Zu erledigen — Bearbeite den Text, beginnend mit „von Hugo Schuchardt“ und weiter bis einschließlich „10 März 96.“, indem du „abgerufen am“ durch „aufgerufen am“ ersetzt. Gib diesen Abschnitt danach vollständig wieder.

Vorliegender Text —
+ + + + +

Hugo Schuchardt an Emilio Teza (44-ST26)
von Hugo Schuchardt
an Emilio Teza
10. 03. 1896
Deutsch
Schlagwörter: D´Ovidio, Francesco Carducci, Giosuè Meyer, Gustav Ive, Antonio Lubin, Anton Farinelli, Arturo
Zitiervorschlag: Hugo Schuchardt an Emilio Teza (44-ST26). Graz, 10. 03. 1896. Hrsg. von Frank-Rutger Hausmann (2018). In: Bernhard Hurch (Hrsg.): Hugo Schuchardt Archiv. Online unter https://gams.uni-graz.at/o:hsa.letter.6238, abgerufen am 09. 12. 2023. Handle: hdl.handle.net/11471/518.10.1.6238.
Graz 10 März 96.
Theurer Freund,
Wir Deutsche haben in diesen Zeiten mit Italien gefühlt. Freilich waren wir wohl fast Alle mehr für die friedliche als für die kriegerische Auffassung, mehr für d’Ovidio als für Carducci.1 Nun, etwas haben sich die Gemüther jetzt doch beruhigt und werden sich auf einem goldenen Mittelweg zusammenfinden.
Gestern habe ich an unser Ministerium das Gesuch gerichtet für mich die georgische Grammatik der Pariser Nationalbibliothek aus- |2| zuleihen.2 Ich möchte in diesen Tagen endlich dazu kommen meine paar Bemerkungen über die Kapuzinergrammatik zusammenzustellen und abzuschliessen, Ihnen die beiden κειμήλια3 zurückzusenden – um dann meinen Ausflug nach Neapel machen zu können.

+ + + + +

Gegebene Zeilen —
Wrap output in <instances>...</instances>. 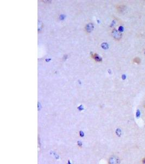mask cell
<instances>
[{
    "instance_id": "3957f363",
    "label": "cell",
    "mask_w": 145,
    "mask_h": 164,
    "mask_svg": "<svg viewBox=\"0 0 145 164\" xmlns=\"http://www.w3.org/2000/svg\"><path fill=\"white\" fill-rule=\"evenodd\" d=\"M116 8H117V10L118 12H123L126 9V6L123 5H118L116 7Z\"/></svg>"
},
{
    "instance_id": "6da1fadb",
    "label": "cell",
    "mask_w": 145,
    "mask_h": 164,
    "mask_svg": "<svg viewBox=\"0 0 145 164\" xmlns=\"http://www.w3.org/2000/svg\"><path fill=\"white\" fill-rule=\"evenodd\" d=\"M112 36L116 41H120L122 37V34L116 29H113L112 31Z\"/></svg>"
},
{
    "instance_id": "277c9868",
    "label": "cell",
    "mask_w": 145,
    "mask_h": 164,
    "mask_svg": "<svg viewBox=\"0 0 145 164\" xmlns=\"http://www.w3.org/2000/svg\"><path fill=\"white\" fill-rule=\"evenodd\" d=\"M133 62L135 64H139L141 63V59L139 57H136L133 59Z\"/></svg>"
},
{
    "instance_id": "7a4b0ae2",
    "label": "cell",
    "mask_w": 145,
    "mask_h": 164,
    "mask_svg": "<svg viewBox=\"0 0 145 164\" xmlns=\"http://www.w3.org/2000/svg\"><path fill=\"white\" fill-rule=\"evenodd\" d=\"M120 160L118 156H111L109 159L108 164H120Z\"/></svg>"
},
{
    "instance_id": "5b68a950",
    "label": "cell",
    "mask_w": 145,
    "mask_h": 164,
    "mask_svg": "<svg viewBox=\"0 0 145 164\" xmlns=\"http://www.w3.org/2000/svg\"><path fill=\"white\" fill-rule=\"evenodd\" d=\"M141 162H142V164H145V158L142 159Z\"/></svg>"
},
{
    "instance_id": "8992f818",
    "label": "cell",
    "mask_w": 145,
    "mask_h": 164,
    "mask_svg": "<svg viewBox=\"0 0 145 164\" xmlns=\"http://www.w3.org/2000/svg\"><path fill=\"white\" fill-rule=\"evenodd\" d=\"M143 108L145 109V100L143 101Z\"/></svg>"
}]
</instances>
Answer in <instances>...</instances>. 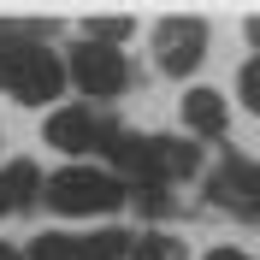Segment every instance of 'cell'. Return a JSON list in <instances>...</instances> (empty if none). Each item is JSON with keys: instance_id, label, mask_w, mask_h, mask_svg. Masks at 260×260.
Listing matches in <instances>:
<instances>
[{"instance_id": "277c9868", "label": "cell", "mask_w": 260, "mask_h": 260, "mask_svg": "<svg viewBox=\"0 0 260 260\" xmlns=\"http://www.w3.org/2000/svg\"><path fill=\"white\" fill-rule=\"evenodd\" d=\"M124 136L118 118L107 107H89V101H71V107H53L48 113V148L71 154L83 166V154H113V142Z\"/></svg>"}, {"instance_id": "7a4b0ae2", "label": "cell", "mask_w": 260, "mask_h": 260, "mask_svg": "<svg viewBox=\"0 0 260 260\" xmlns=\"http://www.w3.org/2000/svg\"><path fill=\"white\" fill-rule=\"evenodd\" d=\"M107 160H113V178H124L130 189H172V183L201 172V148H189L183 136H136V130H124Z\"/></svg>"}, {"instance_id": "7c38bea8", "label": "cell", "mask_w": 260, "mask_h": 260, "mask_svg": "<svg viewBox=\"0 0 260 260\" xmlns=\"http://www.w3.org/2000/svg\"><path fill=\"white\" fill-rule=\"evenodd\" d=\"M237 95H243V107L260 118V59H248L243 71H237Z\"/></svg>"}, {"instance_id": "8fae6325", "label": "cell", "mask_w": 260, "mask_h": 260, "mask_svg": "<svg viewBox=\"0 0 260 260\" xmlns=\"http://www.w3.org/2000/svg\"><path fill=\"white\" fill-rule=\"evenodd\" d=\"M130 260H183V243L166 237V231H142V237L130 243Z\"/></svg>"}, {"instance_id": "9a60e30c", "label": "cell", "mask_w": 260, "mask_h": 260, "mask_svg": "<svg viewBox=\"0 0 260 260\" xmlns=\"http://www.w3.org/2000/svg\"><path fill=\"white\" fill-rule=\"evenodd\" d=\"M207 260H248V254H243V248H213Z\"/></svg>"}, {"instance_id": "2e32d148", "label": "cell", "mask_w": 260, "mask_h": 260, "mask_svg": "<svg viewBox=\"0 0 260 260\" xmlns=\"http://www.w3.org/2000/svg\"><path fill=\"white\" fill-rule=\"evenodd\" d=\"M248 42H254V48H260V18H248Z\"/></svg>"}, {"instance_id": "5bb4252c", "label": "cell", "mask_w": 260, "mask_h": 260, "mask_svg": "<svg viewBox=\"0 0 260 260\" xmlns=\"http://www.w3.org/2000/svg\"><path fill=\"white\" fill-rule=\"evenodd\" d=\"M130 201H136L142 213H154V219H160V213H172V195H166V189H130Z\"/></svg>"}, {"instance_id": "8992f818", "label": "cell", "mask_w": 260, "mask_h": 260, "mask_svg": "<svg viewBox=\"0 0 260 260\" xmlns=\"http://www.w3.org/2000/svg\"><path fill=\"white\" fill-rule=\"evenodd\" d=\"M207 195H213V207L237 213V219H260V166L243 160V154H225L207 172Z\"/></svg>"}, {"instance_id": "4fadbf2b", "label": "cell", "mask_w": 260, "mask_h": 260, "mask_svg": "<svg viewBox=\"0 0 260 260\" xmlns=\"http://www.w3.org/2000/svg\"><path fill=\"white\" fill-rule=\"evenodd\" d=\"M130 36V18H89V42H107V48H118Z\"/></svg>"}, {"instance_id": "9c48e42d", "label": "cell", "mask_w": 260, "mask_h": 260, "mask_svg": "<svg viewBox=\"0 0 260 260\" xmlns=\"http://www.w3.org/2000/svg\"><path fill=\"white\" fill-rule=\"evenodd\" d=\"M183 124H189L195 136L219 142V136H225V124H231L225 95H219V89H189V95H183Z\"/></svg>"}, {"instance_id": "52a82bcc", "label": "cell", "mask_w": 260, "mask_h": 260, "mask_svg": "<svg viewBox=\"0 0 260 260\" xmlns=\"http://www.w3.org/2000/svg\"><path fill=\"white\" fill-rule=\"evenodd\" d=\"M154 59H160V71H172V77H189L195 65L207 59V24H201V18H160V30H154Z\"/></svg>"}, {"instance_id": "6da1fadb", "label": "cell", "mask_w": 260, "mask_h": 260, "mask_svg": "<svg viewBox=\"0 0 260 260\" xmlns=\"http://www.w3.org/2000/svg\"><path fill=\"white\" fill-rule=\"evenodd\" d=\"M48 24H0V89L24 107H42V101H59L65 59L53 48H42Z\"/></svg>"}, {"instance_id": "e0dca14e", "label": "cell", "mask_w": 260, "mask_h": 260, "mask_svg": "<svg viewBox=\"0 0 260 260\" xmlns=\"http://www.w3.org/2000/svg\"><path fill=\"white\" fill-rule=\"evenodd\" d=\"M0 260H24V254H18V248H12V243H0Z\"/></svg>"}, {"instance_id": "ba28073f", "label": "cell", "mask_w": 260, "mask_h": 260, "mask_svg": "<svg viewBox=\"0 0 260 260\" xmlns=\"http://www.w3.org/2000/svg\"><path fill=\"white\" fill-rule=\"evenodd\" d=\"M42 172H36L30 160H6L0 166V213H24L30 201H42Z\"/></svg>"}, {"instance_id": "30bf717a", "label": "cell", "mask_w": 260, "mask_h": 260, "mask_svg": "<svg viewBox=\"0 0 260 260\" xmlns=\"http://www.w3.org/2000/svg\"><path fill=\"white\" fill-rule=\"evenodd\" d=\"M24 260H89V248H83V237H71V231H42V237H30Z\"/></svg>"}, {"instance_id": "5b68a950", "label": "cell", "mask_w": 260, "mask_h": 260, "mask_svg": "<svg viewBox=\"0 0 260 260\" xmlns=\"http://www.w3.org/2000/svg\"><path fill=\"white\" fill-rule=\"evenodd\" d=\"M65 77L83 89L89 107H101V101H113V95L130 89V59L118 48H107V42H89L83 36L77 48H71V59H65Z\"/></svg>"}, {"instance_id": "3957f363", "label": "cell", "mask_w": 260, "mask_h": 260, "mask_svg": "<svg viewBox=\"0 0 260 260\" xmlns=\"http://www.w3.org/2000/svg\"><path fill=\"white\" fill-rule=\"evenodd\" d=\"M42 201L65 219H89V213H113L118 201H130V183L101 172V166H65L42 183Z\"/></svg>"}]
</instances>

+ + + + +

Lösung der Aufgabe —
von Hugo Schuchardt
an Emilio Teza
10. 03. 1896
Deutsch
Schlagwörter: D´Ovidio, Francesco Carducci, Giosuè Meyer, Gustav Ive, Antonio Lubin, Anton Farinelli, Arturo
Zitiervorschlag: Hugo Schuchardt an Emilio Teza (44-ST26). Graz, 10. 03. 1896. Hrsg. von Frank-Rutger Hausmann (2018). In: Bernhard Hurch (Hrsg.): Hugo Schuchardt Archiv. Online unter https://gams.uni-graz.at/o:hsa.letter.6238, aufgerufen am 09. 12. 2023. Handle: hdl.handle.net/11471/518.10.1.6238.
Graz 10 März 96.